Influence de la démyélinisation et du vieillissement sur le profil d’expression génique des cellules progénitrices d’oligodendrocytes adultes : vers l’identification de nouveaux signaux moléculaires favorisant la réparation myélinique
Institution:
Paris 6Disciplines:
Directors:
Abstract EN:
Central nervous system (CNS) remyelination is a spontaneous regenerative process in which adult oligodendrocyte progenitor cells (aOPCs) respond to demyelination by undergoing changes in their pattern of gene expression enabling them to divide, migrate and then differentiate into new myelin sheath-forming oligodendrocytes (OLs). The declining efficiency of this regenerative process in diseases such as multiple sclerosis (MS) has stimulated a search for ways by which it might be therapeutically enhanced. Our transcriptomic study has demonstrated that aOPCs have a different gene expression profile during aging and a more mature profile than neonatal OPCs, their profile being closer to the one of OLs.
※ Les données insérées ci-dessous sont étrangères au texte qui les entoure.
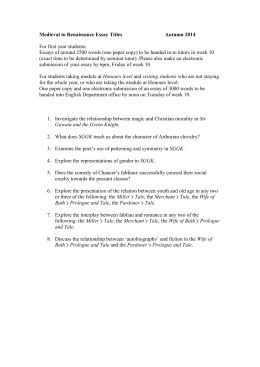 Essay With Thesis Medieval To Renaissance Essay Titles Autumn  For First Year Students What Is The Thesis Of An Essay also Essay Format Example For High School For First Year Students Medieval To Renaissance Essay Titles Graduating From High School Essay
We have showed that, in response to cuprizone-induced demyelination, aOPCs revert to an immature gene expression profile, acquiring faster migration and differentiation capacities. Among the many genes differentially regulated by these demyelination-activated aOPCs, we have focused on genes of the guidance cues and of the innate immune response and demonstrated that their increased expression correlates with increased migration capacities of aOPCs, a crucial parameter for early myelin repair. Increased expression of these molecules has been confirmed in both experimental model and MS, further strengthening the pathophysiological significance of our results. These results open new openings on what distinguishes non-activated and activated aOPCs, with a new perspective on induced immune-glial interactions and its role on aOPCs recruitment.
Abstract FR:
La remyélinisation du système nerveux central (SNC) est un processus régénératif spontané pendant lequel les cellules progénitrices d’oligodendrocytes adultes (aOPCs), en réponse à une démyélinisation, subissent des changements d'expression génique, permettant leur prolifération, migration et différenciation en nouveaux oligodendrocytes (OLs) myélinisants. La baisse des capacités de remyélinisation dans des maladies comme la sclérose en plaques (SEP), a stimulé la recherche de mécanismes par lesquels elle pourrait être favorisée. Notre étude transcriptomique a démontré que les aOPCs ont un profil d'expression génique différent au cours du vieillissement et plus mature que les OPCs néonataux, leur profil étant plus proche de ceux des OLs. Nous avons montré qu’en réponse à une démyélinisation expérimentale, les aOPCs ré-expriment un profil transcriptomique immature, et acquièrent des capacités de migration et de différenciation plus rapides. Parmi les nombreux gènes différenciellement exprimés par ces aOPCs activés, nous nous sommes concentrés sur des gènes de molécules de guidage et de la réponse immunitaire innée, et démontré que l'augmentation de leur expression est corrélée avec une modification des capacités de migration des aOPCs, paramètre crucial pour la réparation myélinique. L'expression accrue de ces molécules par les aOPCs a été confirmée dans des modèles expérimentaux et dans des lésions de SEP, renforçant l'importance physiopathologique de nos résultats. Ces résultats ouvrent de nouvelles perspectives sur l’activation des aOPCs, et sur le rôle de l’interaction entre les cellules gliales et les cellules du système immunitaire, lors de la démyélinisation.